I wouldn't recommend incubating the eggs - hatching them is only the first step in a long process and it sounds very much like you're not really prepared for the trauma of trying to get non-feeding hatchlings to eat, and then rehoming the ones that do. Besides, buying the setups you'd need for housing hatchlings can be a costly enterprise, which you're not likely to get back by selling them.
My recommendations at the moment are:
- Separate the adults as soon as possible, by putting the male in a new setup and leaving the female where she is. A male and female will inevitably mate, whether you want them to or not. No special conditions are necessary.
- Put a laying box in with the female and leave her in peace. If she's disturbed any more, she may become eggbound. A laying box is just a plastic tub with some damp medium in it - sphagnum moss or vermiculite are ideal, but damp paper towel will do in an emergency. Put it in the area between the cool and hot ends of the tank and the female should find it for herself.
- Don't take any more eggs out until you're sure that the female has finished laying.
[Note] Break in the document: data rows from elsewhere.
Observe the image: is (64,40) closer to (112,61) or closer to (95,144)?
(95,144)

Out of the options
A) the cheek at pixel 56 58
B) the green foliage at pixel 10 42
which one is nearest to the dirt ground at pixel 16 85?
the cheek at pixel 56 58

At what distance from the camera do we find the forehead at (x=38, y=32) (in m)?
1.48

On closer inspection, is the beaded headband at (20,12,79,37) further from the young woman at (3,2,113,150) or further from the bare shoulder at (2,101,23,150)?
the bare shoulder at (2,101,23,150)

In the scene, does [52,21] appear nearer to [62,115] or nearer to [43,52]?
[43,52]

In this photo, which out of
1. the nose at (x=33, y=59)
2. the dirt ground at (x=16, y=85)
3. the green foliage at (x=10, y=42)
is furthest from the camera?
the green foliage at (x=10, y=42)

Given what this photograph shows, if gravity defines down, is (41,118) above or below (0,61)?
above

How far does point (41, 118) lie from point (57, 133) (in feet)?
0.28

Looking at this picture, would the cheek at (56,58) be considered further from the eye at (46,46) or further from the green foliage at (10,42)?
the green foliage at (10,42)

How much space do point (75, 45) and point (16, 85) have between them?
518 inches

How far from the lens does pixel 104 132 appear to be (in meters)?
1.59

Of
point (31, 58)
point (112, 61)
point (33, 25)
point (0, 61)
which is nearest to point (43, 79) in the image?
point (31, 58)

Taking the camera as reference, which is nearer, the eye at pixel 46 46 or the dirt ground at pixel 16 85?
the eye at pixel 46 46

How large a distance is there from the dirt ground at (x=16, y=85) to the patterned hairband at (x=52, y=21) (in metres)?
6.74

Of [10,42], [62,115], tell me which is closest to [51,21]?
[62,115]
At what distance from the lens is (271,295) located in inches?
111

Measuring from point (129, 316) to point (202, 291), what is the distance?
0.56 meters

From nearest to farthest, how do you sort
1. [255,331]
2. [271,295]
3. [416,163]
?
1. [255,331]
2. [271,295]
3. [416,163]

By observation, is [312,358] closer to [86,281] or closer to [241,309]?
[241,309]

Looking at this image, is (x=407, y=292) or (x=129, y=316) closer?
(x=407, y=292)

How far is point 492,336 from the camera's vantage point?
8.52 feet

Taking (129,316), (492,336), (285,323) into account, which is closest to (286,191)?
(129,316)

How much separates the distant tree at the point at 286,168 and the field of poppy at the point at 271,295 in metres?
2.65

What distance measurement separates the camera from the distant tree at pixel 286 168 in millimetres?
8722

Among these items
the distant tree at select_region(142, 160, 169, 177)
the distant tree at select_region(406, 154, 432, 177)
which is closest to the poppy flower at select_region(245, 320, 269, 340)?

Again, disturbing her could cause eggbinding.
- Put any eggs in the freezer for 24 hours then throw them away.
- Buy a really good book on Corns (like Kathy and Bill Love's), do loads of research on breeding on the web, and get yourself properly set up to breed next year, if that's what you'd like to do.
- Make sure you take very good care of the female once she's finished laying. Offer her a small meal (smaller than the mice she usually has) the day after she finishes laying. You'll then need to feed her more often with her normal sized food, until she had regained her pre-laying weight/size.
How old and big is the female? If she's under three years old or was under 300g in weight, then there may be complications that you need to look out for.